A distributed processing node transmits distributed data for M groups as intermediate consolidated data from M communication units to a distributed processing node. A distributed processing node generates, for each group, updated intermediate consolidated data from the received intermediate consolidated data and distributed data, and transmits the updated intermediate consolidated data from the M communication units to a distributed processing node. The distributed processing node transmits the received intermediate consolidated data to a distributed processing node as consolidated data. The distributed processing node transmits the received consolidated data to a distributed processing node. Each of the distributed processing nodes updates weights of a neural network, based on the consolidated data.

Description

    CROSS-REFERENCE TO RELATED APPLICATION
  • This application is a national phase entry of PCT Application No.

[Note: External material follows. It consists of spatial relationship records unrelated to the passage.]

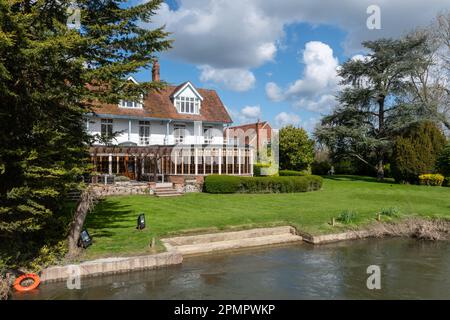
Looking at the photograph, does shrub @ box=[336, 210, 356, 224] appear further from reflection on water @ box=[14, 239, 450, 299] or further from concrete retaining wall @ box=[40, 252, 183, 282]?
concrete retaining wall @ box=[40, 252, 183, 282]

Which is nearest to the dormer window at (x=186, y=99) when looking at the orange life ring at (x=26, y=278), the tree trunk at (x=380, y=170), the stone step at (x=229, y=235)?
the tree trunk at (x=380, y=170)

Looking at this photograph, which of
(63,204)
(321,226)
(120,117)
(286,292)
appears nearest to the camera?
(286,292)

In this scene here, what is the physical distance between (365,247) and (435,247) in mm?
2846

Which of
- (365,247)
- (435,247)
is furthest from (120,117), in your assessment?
(435,247)

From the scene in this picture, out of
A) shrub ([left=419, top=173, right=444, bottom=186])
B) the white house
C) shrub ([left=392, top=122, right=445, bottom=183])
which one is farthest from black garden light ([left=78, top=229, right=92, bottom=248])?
shrub ([left=419, top=173, right=444, bottom=186])

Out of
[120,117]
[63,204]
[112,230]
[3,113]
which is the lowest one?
[112,230]

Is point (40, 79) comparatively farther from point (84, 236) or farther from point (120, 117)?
point (120, 117)

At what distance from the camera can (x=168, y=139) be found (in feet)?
109

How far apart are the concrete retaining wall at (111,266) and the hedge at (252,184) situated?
1400 cm

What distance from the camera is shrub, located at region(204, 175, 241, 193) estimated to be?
1032 inches

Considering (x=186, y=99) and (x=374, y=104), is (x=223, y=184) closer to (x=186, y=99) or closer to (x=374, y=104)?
(x=186, y=99)
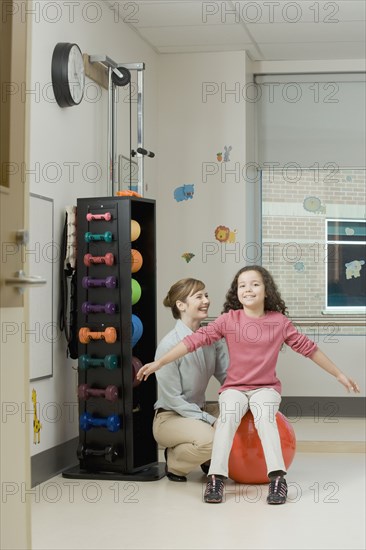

PCT/JP2019/021943, filed on Jun. 3, 2019, which application is hereby incorporated herein by reference.
  • TECHNICAL FIELD
  • The present disclosure relates to a distributed processing system including a plurality of distributed processing nodes, and particularly relates to a distributed processing system and a distributed processing method for consolidating numerical data from each of the distributed processing nodes to generate consolidated data, and distributing the consolidated data to each of the distributed processing nodes.
  • BACKGROUND
  • In deep learning, the accuracy of inference is improved by updating a weight of each neuron model (a coefficient multiplied by a value output by a neuron model at a previous stage) on the basis of input sample data for a learning target constituted by a multi-layered neuron model.
  • A mini batch method is typically used for a method of improving the accuracy of inference. In a mini batch method, a gradient calculation process of calculating a gradient with respect to the weight for each piece of sample data, a consolidation process of consolidating the gradient for a plurality of different pieces of sample data (summing up the gradients, obtained for each piece of sample data, for each weight), and a weight updating process of updating each weight on the basis of the consolidated gradient are repeated.
  • These processes, particularly the gradient calculation process, require many iterated computations, but there is a problem in that a time required for deep learning increases as the number of weights and the number of pieces of input sample data increase in order to improve the accuracy of inference.
  • In order to increase the speed of the gradient calculation process, a distributed processing method is used. Specifically, a plurality of distributed processing nodes are provided, and each of the nodes performs a gradient calculation process for each of different pieces of sample data. As a result, as the number of pieces of sample data that can be processed per unit time can be increased in proportion to the number of nodes, the speed of the gradient calculation process can be increased (see NPL 1).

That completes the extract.